Thanks spacef, he posted that article on facebook as a repost of the time of the original writing and I had hoped it would get some reads. Appreciate that you're still reading along at least :D

I agree about speaker placement, especially with my sub I have found this beneficial. I do this when first entering my new space, and place my desk and then monitors accordingly. With my subwoofer I do this by placing myself at the position I intend the sub to be, and then the sub at the position I intend my chair to be. I then walk around and listen (and clearly I'm much taller, so we can account for this) until I hear the tones I have chosen to loop being as even as possible.
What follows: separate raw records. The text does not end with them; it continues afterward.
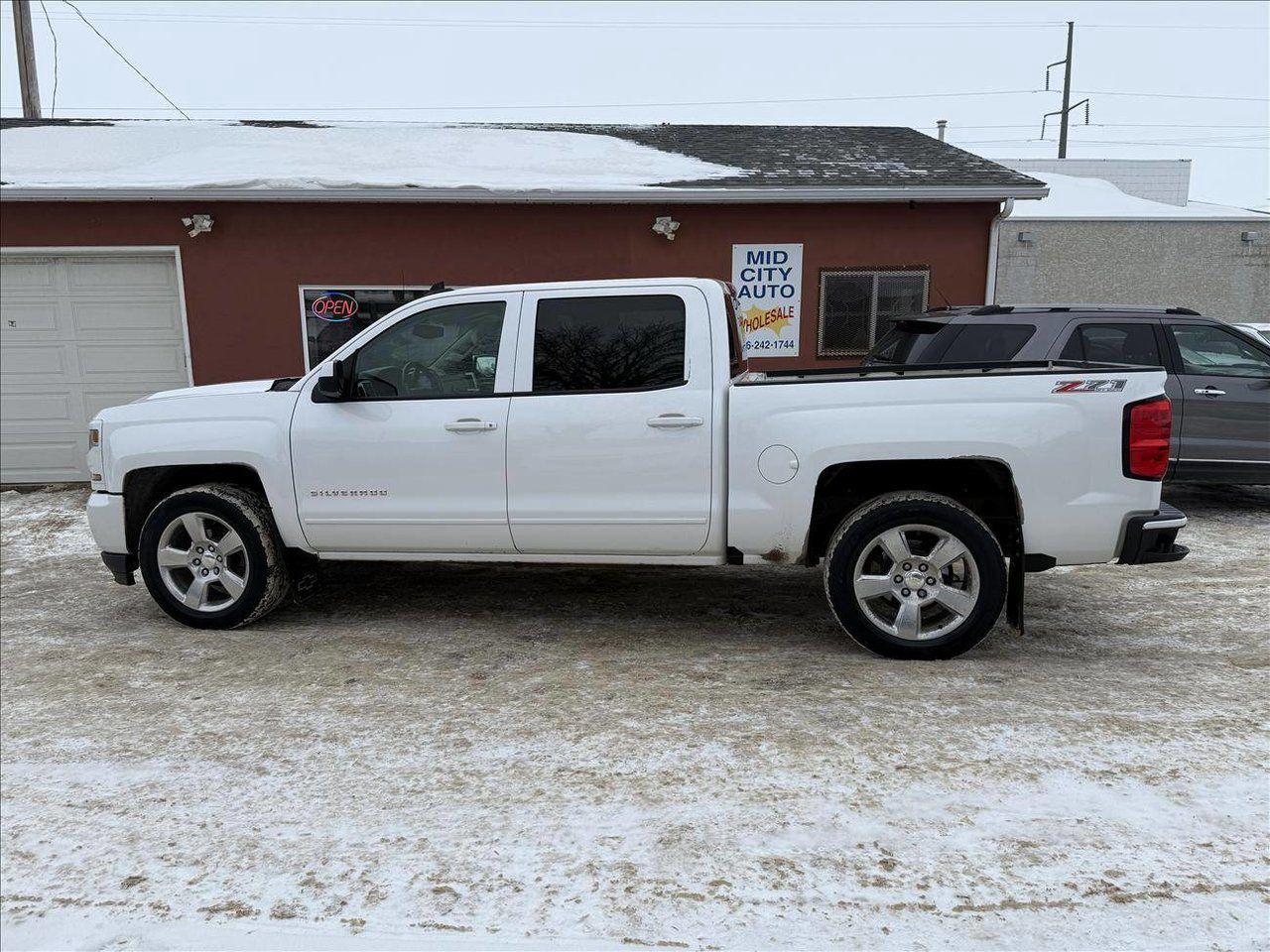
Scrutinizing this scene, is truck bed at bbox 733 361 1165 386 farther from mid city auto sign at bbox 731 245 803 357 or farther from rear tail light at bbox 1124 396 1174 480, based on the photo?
mid city auto sign at bbox 731 245 803 357

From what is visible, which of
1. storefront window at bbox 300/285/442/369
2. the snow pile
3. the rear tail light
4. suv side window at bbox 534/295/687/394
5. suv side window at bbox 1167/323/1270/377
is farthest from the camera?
storefront window at bbox 300/285/442/369

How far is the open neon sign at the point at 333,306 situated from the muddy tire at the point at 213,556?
17.5 feet

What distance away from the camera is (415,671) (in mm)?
4789

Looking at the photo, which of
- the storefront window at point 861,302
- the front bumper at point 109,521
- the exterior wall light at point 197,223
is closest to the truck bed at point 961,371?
the front bumper at point 109,521

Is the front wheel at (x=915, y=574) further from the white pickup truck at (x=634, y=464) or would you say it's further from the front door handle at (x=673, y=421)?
the front door handle at (x=673, y=421)

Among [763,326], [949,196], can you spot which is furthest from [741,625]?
[949,196]

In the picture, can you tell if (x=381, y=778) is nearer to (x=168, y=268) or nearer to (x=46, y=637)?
(x=46, y=637)

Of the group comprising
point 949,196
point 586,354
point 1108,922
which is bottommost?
point 1108,922

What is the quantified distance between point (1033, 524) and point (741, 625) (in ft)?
5.70

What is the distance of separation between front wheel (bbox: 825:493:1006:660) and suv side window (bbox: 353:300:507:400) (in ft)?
7.30

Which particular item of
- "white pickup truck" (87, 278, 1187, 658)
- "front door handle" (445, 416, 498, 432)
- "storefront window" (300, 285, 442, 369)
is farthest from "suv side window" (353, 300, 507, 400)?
"storefront window" (300, 285, 442, 369)

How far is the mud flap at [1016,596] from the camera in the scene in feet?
15.6

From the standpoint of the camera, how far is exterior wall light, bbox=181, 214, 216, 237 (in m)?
10.1

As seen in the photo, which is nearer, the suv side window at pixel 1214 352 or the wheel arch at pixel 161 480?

I do my acoustic treatment as more or less the last step of making my rooms. That means my record shelves (which usually covers most of at least 1 wall, quite the diffusion effect there), bookshelves, other gear racks and computer tables are all in place. This of course helps with the aesthetics of placing my treatment, but it also acts AS treatment of sorts. Especially when I had a couch at the back of my studio, that was the best 'bass trap' I've had in here so far.

Also note that my take on studio treatment is to even things out a bit without completely dampening the room, since it's harder to tame below 300hz my take is that overly treating a room makes the top too 'dry' and leaves your low end boomy, thus resuling in mixes that are brittle and undefined on the bottom (at least in my experience).